[hammer home the distinction between compile-time and run-time]

A Region is a data structure that defines a set of pixels.  ???
[briefly describe Apple's Region and ARDI's internal Region.  ARDI's
region doesn't XOR adjacent scanlines, and stores X values in "native
endian" byte order for speed (y values are still big endian, which can
be irritating).  Mac programs can never see a special region].

...We wanted to write a blitter that had good performance in the
common case, but did not want to spend a great deal of time writing
code to handle special cases...


One way to write a simple Region blitter is to start with a subroutine
that parses the start/stop pairs of a Region scanline and draws the
corresponding pixels.  This subroutine is then called once for each
row of pixels to be displayed.

Unfortunately, this approach is slow since each scanline gets
re-parsed every time it is drawn.  The Region for a 300 pixel tall
rectangle consists of a single scanline with a repeat count of "300";
this "simple Region blitter" will parse that scanline 300 times!
That's a lot of redundant work.

There are many possible ways to get away with parsing each scanline
only once.  One approach is to convert the start/stop pairs into a bit
mask where the bits in the mask correspond to the bits in the target
bitmap that are to be changed.  The inner blitting loop then becomes
an exercise in bitwise arithmetic.  In C, such a loop might look
something like this:

  for (x = left; x < right; x++)
    dst[x] = (dst[x] & ~mask[x]) | (pattern_value & mask[x]);

That's not bad, but it's unnecessarily slow in the common case of
filling a rectangle.  For a rectangular Region, mask[x] is usually all
one bits, making the bit munging a waste of time.  And even when the
masks are never solid (e.g. when drawing a thin vertical line), this
technique is still unnecessarily slow.  As it turns out, even the
cycles the CPU spends loading mask bits from memory are unnecessary.
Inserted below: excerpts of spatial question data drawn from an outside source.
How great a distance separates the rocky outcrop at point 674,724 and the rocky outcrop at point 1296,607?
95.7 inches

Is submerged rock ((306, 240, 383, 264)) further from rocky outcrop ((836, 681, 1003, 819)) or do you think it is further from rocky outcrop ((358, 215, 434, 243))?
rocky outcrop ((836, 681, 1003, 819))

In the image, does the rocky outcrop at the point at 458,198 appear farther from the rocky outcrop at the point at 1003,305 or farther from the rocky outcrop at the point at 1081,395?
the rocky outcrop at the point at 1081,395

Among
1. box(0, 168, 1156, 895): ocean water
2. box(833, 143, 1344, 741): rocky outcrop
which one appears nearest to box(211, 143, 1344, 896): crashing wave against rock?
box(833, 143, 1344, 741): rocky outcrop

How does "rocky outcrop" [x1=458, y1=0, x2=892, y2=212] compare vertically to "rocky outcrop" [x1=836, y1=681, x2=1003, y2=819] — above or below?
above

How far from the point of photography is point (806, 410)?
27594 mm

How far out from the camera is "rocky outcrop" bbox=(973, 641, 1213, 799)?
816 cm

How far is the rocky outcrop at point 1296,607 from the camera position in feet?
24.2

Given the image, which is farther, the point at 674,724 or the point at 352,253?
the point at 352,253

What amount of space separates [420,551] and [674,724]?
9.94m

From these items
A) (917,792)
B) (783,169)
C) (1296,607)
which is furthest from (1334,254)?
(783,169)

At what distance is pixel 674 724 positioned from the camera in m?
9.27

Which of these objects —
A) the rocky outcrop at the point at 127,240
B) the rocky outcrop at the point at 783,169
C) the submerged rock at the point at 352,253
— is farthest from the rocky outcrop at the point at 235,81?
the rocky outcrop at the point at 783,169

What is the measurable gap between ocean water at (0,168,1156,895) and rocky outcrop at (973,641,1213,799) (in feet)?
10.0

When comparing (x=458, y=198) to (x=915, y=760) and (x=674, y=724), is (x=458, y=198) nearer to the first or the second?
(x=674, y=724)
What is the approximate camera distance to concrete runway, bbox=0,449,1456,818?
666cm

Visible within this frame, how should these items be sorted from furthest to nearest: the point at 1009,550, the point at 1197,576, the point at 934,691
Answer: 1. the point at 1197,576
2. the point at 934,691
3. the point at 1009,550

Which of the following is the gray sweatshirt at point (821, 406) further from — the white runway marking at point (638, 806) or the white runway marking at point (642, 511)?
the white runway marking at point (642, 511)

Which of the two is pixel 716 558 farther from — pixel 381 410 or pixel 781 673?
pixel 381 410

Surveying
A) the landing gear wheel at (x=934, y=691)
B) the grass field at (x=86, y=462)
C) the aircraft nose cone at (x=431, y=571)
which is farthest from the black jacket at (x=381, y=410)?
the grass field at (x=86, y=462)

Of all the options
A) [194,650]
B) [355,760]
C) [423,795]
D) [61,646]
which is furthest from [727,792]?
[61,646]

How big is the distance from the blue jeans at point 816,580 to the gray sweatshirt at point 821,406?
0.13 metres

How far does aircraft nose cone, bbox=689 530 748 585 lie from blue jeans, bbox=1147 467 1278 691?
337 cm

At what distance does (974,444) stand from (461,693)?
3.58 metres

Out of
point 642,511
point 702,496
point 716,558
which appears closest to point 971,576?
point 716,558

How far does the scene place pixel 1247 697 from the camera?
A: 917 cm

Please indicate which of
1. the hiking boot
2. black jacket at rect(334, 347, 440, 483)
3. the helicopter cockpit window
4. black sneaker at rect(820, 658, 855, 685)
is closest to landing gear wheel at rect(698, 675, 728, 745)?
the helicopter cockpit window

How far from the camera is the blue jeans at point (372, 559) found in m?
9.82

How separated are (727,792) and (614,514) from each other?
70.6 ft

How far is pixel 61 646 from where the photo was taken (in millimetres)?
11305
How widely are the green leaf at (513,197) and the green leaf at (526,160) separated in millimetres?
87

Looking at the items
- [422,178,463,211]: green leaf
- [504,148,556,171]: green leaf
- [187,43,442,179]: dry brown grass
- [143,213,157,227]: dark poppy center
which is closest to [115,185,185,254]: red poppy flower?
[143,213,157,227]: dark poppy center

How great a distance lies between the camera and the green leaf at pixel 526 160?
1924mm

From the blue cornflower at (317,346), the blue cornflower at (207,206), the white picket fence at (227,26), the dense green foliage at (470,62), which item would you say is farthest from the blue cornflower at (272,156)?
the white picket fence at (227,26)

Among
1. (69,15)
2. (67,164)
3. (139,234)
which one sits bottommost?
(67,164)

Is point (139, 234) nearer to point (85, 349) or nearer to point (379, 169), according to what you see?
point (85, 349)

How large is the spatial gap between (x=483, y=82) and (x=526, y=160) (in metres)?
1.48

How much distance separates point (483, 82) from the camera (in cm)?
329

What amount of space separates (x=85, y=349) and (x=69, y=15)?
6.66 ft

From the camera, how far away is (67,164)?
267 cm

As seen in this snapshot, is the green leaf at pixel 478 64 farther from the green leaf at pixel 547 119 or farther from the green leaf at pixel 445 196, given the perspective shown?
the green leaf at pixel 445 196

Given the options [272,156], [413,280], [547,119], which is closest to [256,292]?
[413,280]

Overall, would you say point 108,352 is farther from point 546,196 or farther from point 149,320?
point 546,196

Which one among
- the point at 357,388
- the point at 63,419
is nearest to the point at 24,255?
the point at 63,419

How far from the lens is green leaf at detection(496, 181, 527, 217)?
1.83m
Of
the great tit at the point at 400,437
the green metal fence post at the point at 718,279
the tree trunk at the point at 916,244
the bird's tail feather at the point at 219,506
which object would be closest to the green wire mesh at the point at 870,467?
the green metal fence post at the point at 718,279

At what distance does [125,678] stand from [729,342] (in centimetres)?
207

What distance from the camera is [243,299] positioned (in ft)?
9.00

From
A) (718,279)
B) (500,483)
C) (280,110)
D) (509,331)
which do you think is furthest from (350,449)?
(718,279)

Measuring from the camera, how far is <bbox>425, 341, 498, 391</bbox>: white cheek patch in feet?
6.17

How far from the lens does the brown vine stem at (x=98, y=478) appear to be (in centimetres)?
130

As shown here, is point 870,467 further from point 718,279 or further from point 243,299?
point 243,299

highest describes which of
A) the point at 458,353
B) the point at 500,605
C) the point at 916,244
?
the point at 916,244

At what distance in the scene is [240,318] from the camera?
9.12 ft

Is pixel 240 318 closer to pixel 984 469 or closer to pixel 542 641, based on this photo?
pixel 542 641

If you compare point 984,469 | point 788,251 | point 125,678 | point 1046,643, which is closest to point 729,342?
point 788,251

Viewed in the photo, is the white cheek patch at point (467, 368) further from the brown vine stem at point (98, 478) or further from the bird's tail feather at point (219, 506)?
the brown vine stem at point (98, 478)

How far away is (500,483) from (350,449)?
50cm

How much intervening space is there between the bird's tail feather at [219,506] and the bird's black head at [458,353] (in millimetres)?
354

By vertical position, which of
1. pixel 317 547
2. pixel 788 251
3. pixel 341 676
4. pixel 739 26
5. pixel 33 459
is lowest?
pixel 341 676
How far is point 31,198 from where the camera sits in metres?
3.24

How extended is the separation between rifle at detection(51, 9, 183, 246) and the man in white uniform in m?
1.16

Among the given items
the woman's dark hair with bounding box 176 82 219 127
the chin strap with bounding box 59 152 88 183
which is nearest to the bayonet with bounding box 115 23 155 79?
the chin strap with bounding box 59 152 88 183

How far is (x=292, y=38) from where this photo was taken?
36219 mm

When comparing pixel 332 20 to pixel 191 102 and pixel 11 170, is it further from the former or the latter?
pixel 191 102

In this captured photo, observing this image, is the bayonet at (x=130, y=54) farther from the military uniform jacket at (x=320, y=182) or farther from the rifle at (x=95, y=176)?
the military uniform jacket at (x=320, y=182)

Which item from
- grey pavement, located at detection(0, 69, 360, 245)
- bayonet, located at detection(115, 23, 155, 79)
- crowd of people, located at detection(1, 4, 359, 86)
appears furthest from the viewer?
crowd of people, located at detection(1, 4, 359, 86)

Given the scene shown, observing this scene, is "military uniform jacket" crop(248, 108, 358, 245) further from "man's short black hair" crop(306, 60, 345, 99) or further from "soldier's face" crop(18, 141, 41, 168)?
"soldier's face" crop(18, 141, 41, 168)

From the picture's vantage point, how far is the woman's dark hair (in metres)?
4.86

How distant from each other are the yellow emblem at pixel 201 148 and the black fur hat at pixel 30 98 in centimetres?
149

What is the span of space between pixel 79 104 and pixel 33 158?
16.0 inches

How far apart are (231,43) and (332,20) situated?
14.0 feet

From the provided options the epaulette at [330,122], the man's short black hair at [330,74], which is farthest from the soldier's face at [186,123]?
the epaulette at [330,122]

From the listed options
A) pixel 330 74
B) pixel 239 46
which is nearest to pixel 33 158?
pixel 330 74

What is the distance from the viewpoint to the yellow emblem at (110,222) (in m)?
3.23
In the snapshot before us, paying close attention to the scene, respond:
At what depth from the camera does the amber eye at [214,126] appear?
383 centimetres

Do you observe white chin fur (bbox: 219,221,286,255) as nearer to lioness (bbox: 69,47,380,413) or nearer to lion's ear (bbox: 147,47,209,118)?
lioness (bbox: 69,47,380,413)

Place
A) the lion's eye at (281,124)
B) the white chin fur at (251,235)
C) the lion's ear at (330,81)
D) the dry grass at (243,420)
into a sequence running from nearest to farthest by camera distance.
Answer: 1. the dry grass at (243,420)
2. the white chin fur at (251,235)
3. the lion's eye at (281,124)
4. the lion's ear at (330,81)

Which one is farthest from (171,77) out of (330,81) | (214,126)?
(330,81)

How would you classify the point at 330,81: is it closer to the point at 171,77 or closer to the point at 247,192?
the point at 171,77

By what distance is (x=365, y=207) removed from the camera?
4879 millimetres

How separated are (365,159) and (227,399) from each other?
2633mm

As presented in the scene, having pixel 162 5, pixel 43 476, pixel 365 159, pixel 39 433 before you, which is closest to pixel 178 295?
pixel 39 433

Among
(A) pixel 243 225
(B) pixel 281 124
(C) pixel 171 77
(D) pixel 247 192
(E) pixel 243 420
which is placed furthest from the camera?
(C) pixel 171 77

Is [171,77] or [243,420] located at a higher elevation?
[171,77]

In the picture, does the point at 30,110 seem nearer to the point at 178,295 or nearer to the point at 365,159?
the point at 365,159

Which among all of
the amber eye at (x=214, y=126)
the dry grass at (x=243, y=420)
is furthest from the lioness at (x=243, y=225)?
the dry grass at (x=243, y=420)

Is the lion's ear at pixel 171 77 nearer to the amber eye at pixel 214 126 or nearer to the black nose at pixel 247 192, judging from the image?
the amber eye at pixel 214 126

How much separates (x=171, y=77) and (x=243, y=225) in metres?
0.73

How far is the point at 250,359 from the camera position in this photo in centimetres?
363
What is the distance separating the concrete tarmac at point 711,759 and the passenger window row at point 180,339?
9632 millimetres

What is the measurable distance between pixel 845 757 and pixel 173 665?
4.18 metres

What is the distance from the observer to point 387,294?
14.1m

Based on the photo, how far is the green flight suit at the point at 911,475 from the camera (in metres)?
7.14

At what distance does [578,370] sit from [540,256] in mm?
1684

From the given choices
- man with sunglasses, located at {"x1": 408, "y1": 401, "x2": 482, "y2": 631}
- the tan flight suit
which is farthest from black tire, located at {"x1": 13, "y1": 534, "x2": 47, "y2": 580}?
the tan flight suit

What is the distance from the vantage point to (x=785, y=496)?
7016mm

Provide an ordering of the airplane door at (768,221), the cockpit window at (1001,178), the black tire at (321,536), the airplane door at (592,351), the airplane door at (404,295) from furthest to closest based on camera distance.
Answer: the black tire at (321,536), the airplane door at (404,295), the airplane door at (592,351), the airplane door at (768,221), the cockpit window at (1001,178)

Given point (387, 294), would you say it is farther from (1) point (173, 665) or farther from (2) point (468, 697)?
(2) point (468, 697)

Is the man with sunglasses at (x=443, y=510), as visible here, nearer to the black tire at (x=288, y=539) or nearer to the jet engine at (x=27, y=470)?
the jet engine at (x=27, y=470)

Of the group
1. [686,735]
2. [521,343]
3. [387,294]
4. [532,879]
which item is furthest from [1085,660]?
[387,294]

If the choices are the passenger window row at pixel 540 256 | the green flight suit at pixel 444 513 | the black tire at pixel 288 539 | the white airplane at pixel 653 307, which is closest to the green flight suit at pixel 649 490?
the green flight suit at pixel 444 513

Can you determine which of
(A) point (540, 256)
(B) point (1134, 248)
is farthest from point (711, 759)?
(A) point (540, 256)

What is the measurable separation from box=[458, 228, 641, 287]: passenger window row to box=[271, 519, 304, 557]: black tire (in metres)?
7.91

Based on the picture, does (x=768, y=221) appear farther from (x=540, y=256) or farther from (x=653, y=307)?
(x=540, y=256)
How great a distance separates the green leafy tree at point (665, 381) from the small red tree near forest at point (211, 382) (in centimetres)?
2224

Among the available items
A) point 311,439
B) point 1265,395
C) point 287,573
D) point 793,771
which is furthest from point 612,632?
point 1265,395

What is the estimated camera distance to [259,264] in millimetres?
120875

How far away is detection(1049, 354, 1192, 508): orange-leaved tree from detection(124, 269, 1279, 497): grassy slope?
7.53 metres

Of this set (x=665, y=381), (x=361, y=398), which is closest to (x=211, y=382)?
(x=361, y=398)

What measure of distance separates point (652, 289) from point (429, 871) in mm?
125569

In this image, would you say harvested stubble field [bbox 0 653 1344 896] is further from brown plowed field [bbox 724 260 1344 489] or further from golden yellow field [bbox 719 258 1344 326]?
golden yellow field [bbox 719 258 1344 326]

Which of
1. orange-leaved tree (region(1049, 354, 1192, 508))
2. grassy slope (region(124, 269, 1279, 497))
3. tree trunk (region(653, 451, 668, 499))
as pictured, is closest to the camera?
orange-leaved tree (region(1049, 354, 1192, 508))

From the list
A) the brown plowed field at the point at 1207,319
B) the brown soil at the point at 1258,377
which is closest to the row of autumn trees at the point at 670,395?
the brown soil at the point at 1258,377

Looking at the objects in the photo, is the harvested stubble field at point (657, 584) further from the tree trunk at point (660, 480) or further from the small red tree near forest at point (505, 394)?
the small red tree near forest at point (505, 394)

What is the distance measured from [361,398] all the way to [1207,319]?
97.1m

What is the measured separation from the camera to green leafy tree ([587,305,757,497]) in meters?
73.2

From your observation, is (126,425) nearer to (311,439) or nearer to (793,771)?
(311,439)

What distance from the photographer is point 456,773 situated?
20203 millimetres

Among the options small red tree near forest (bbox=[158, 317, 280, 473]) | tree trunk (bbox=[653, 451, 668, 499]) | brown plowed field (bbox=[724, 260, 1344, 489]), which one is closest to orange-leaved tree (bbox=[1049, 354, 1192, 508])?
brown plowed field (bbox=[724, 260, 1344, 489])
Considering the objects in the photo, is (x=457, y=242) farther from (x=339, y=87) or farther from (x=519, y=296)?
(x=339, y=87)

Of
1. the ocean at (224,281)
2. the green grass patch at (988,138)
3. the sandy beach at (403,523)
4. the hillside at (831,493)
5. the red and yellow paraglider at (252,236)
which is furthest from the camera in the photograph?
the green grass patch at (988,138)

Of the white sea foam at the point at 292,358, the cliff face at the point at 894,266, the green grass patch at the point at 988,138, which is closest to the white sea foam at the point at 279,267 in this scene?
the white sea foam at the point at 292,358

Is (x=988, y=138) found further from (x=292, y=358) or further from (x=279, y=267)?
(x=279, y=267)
Executor's blitter uses the techniques of partial evaluation and
dynamic code generation to eliminate redundant work.  On the 80x86
each scanline is quickly translated into executable code, and that
code gets executed once each time the scanline needs to be drawn.  On
non-80x86 platforms, each scanline is compiled into threaded code
which is executed by a machine-generated interpreter to draw the
scanlines.


80x86:


Before describing how the dynamic compilation process works, let's
take a look at an example.  Consider the case where a 401x300
rectangle is to be filled with white pixels (pixel value zero on the
Macintosh).  This might happen, for example, when erasing a window.
Furthermore, let's assume that the target bitmap has four bits per
pixel, since that's somewhat tricker to handle than 8 bits per pixel.
Here is the subroutine that Executor dynamically generates to draw
this rectangle on a Pentium:

loop:	andl	$0xff,0x50(%edi)	# clear leftmost 6 boundary pixels
	addl	$0x54,%edi		# set up pointer for loop
	movl	$0x31,%ecx		# set up loop counter
	rep ; stosl			# slam out 49 aligned longs
	andl	$0xffff0f00,0x0(%edi)	# clear 3 right boundary pixels
	addl	$0x28,%edi		# move to next row
	decl	%edx			# decrement # of rows left
	jne	loop			# continue looping if appropriate
	ret				# we're done!

This code, when called with the proper values in its input registers,
will draw the entire rectangle.  Note how the inner loop is merely a
"rep ; stosl"...it doesn't get much more concise than that!  The
astute reader will know that on certain 80x86 processors "rep ; stosl"
is not the fastest possible way to set a range of memory.  This is
true, but because our code generation is dynamic, in the future we can
tailor the specific code sequence generated to the processor on which
Executor is currently running.  The blitter already does this when it
needs to emit a byte swap; on the 80486 and up we use the `bswap'
instruction, and on the 80386 (which doesn't support `bswap') we use a
sequence of rotates.

One thing you may notice is that the bit masks used to clear the
boundary pixels look strange.  They are actually correct, since 80x86
processors are little endian.

Unlike some processors, such as the 68040, the 80x86 instruction and
data caches are always coherent.  Consequently, no cache flushes need
to be performed before the dynamically created code can be executed.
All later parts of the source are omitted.